E-commerce analytics: From raw transactions to business insights
540K transactions, 38 countries, 12 months of sales data. A complete end-to-end analysis of a UK-based online retailer, from data cleaning to revenue trends, product performance and customer behaviour.
Why this dataset
The UCI Online Retail dataset is a classic benchmark in e-commerce analytics: 541 909 transactions from a UK-based gift retailer selling across 38 countries between December 2010 and December 2011. It contains every ingredient a real business analyst faces: missing customer IDs, returns mixed in with sales, ambiguous stock codes and a clear seasonality signal heading into Christmas.
My goal was to treat it exactly as I would a real assignment: define business questions first, clean the data rigorously, then answer each question with a chart that communicates clearly rather than just looking impressive.

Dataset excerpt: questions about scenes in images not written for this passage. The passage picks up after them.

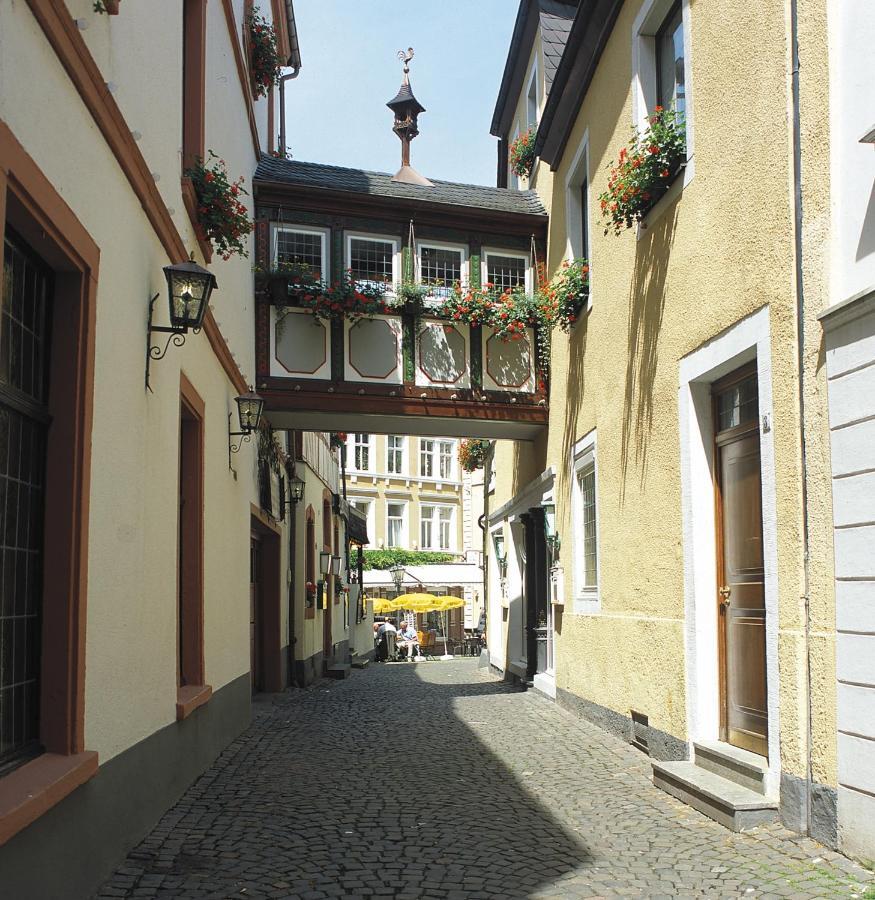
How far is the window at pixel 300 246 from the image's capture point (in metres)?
13.2

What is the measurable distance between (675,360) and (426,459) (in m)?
37.2

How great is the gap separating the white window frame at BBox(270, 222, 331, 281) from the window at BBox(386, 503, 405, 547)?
99.9ft

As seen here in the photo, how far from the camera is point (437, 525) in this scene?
148ft

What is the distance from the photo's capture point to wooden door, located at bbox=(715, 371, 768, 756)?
6.66 meters

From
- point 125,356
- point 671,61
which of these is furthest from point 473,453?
point 125,356

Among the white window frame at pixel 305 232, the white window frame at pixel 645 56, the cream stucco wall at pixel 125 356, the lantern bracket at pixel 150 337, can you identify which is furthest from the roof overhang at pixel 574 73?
the lantern bracket at pixel 150 337

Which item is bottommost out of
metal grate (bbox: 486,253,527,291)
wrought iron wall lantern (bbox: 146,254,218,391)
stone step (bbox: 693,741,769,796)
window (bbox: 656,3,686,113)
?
stone step (bbox: 693,741,769,796)

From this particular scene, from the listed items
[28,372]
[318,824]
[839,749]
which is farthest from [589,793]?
[28,372]

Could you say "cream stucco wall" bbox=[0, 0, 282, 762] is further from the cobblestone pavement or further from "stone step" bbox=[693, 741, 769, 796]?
"stone step" bbox=[693, 741, 769, 796]

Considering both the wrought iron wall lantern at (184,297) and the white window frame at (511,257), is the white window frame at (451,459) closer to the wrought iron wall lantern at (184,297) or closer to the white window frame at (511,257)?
the white window frame at (511,257)

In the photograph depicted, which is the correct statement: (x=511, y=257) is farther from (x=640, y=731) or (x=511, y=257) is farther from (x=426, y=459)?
(x=426, y=459)

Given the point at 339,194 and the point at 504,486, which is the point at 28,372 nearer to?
the point at 339,194

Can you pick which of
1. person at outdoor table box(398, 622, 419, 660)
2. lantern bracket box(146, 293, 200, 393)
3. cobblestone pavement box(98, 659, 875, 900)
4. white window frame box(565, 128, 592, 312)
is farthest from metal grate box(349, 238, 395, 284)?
person at outdoor table box(398, 622, 419, 660)

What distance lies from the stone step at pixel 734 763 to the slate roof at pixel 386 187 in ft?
27.5
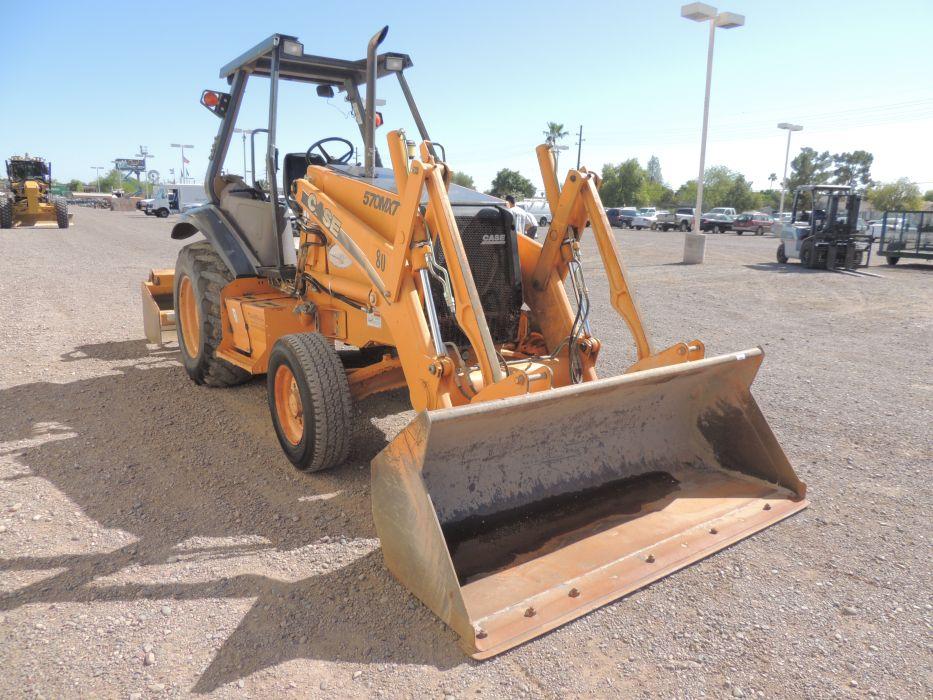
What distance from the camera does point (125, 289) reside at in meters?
11.7

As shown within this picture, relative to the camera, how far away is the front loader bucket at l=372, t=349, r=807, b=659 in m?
2.83

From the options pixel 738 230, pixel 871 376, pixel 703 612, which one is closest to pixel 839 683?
pixel 703 612

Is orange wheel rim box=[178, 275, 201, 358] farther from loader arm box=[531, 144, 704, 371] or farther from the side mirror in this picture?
loader arm box=[531, 144, 704, 371]

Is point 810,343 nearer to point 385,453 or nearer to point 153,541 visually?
point 385,453

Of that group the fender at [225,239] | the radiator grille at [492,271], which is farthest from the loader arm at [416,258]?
the fender at [225,239]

12 months of retail activity
What the data shows
Monthly revenue: seasonality and Q4 surge
Revenue is relatively stable from January to August (£510K to £740K/month), then accelerates sharply from September onward, peaking at £1.46M in November 2011. The Q4 build-up is textbook for a gift retailer: it starts earlier than most operators expect and is over before December.
Top 10 products by revenue
The top product, REGENCY CAKESTAND 3 TIER at £174K, outsells the second by only £6K, suggesting a relatively flat long-tail rather than a dominant hero SKU. This is useful context for pricing and inventory decisions: no single product carries disproportionate risk.
Top 10 markets outside the UK
The Netherlands and Ireland lead international sales at £284K and £276K respectively, both ahead of larger economies like Germany (£206K) and France (£185K). This likely reflects B2B wholesale relationships rather than pure consumer demand, which is typical for a gift-trade retailer.
Order activity by hour and day, heatmap
Orders concentrate heavily between 10am and 3pm, Monday to Thursday. Friday drops off from the afternoon, and the weekend is nearly silent. This is a pure B2B signal: purchasing managers place orders during working hours and do not shop on weekends, which has direct implications for email campaign scheduling and customer support staffing.
Basket value distribution
The distribution is right-skewed: the median basket sits at £303, well below the mean of £521. This gap reveals a small number of very large orders pulling the average up, consistent with the wholesale profile of the customer base. The modal basket is between £50 and £150, which is where most individual transactions land.
Geographic spread of revenue
The UK accounts for the overwhelming majority of revenue. Beyond it, European markets dominate, with isolated pockets in Australia and Japan. The absence of North America and the rest of Asia is notable for a retailer already serving 38 countries, a potential expansion opportunity.
Interactive Tableau Public dashboard
The same dataset in a fully interactive dashboard with KPI cards, monthly revenue trend, top products, choropleth map and an order heatmap by hour and day of week. Filterable by quarter and country.
E-commerce analytics Tableau Public
Revenue, top products, geographic breakdown and return rates, filterable by period and country.
How it was built
The raw CSV (541 909 rows) was loaded with latin-1 encoding,
then cleaned in a single reproducible Python script: dates parsed to
datetime, returns isolated via the C invoice prefix
and negative quantities, special stock codes (postage, bank charges) excluded,
and a Revenue column derived as Quantity × UnitPrice.
Each chart is a self-contained Plotly HTML file embedded here via an iframe, the same approach as the RLC project, keeping every visualisation interactive without any JavaScript framework dependency on the portfolio side.
Key takeaways
The 25% missing CustomerID rate is not random noise. It likely represents walk-in or one-off buyers without accounts. Treating these rows as "anonymous" rather than dropping them lets you compute accurate revenue totals while still separating cohort analyses that require customer identity.
The heatmap was the most operationally useful chart. Revenue by month tells you what happened; orders by hour and day tell you how to staff, when to send emails, and when to run promotions. For a B2B retailer, targeting weekday mornings is not optional, it is where the business lives.
The mean/median basket gap (£521 vs £303) matters more than either number alone. Reporting only the mean would overstate what a typical customer spends. Reporting only the median would understate the revenue contribution of large wholesale accounts. Both are needed to give an honest picture.
A 7% return rate on revenue is lower than e-commerce benchmarks typically cited for B2C fashion (20–30%), which further supports the B2B wholesale interpretation of this customer base. Context changes what a number means.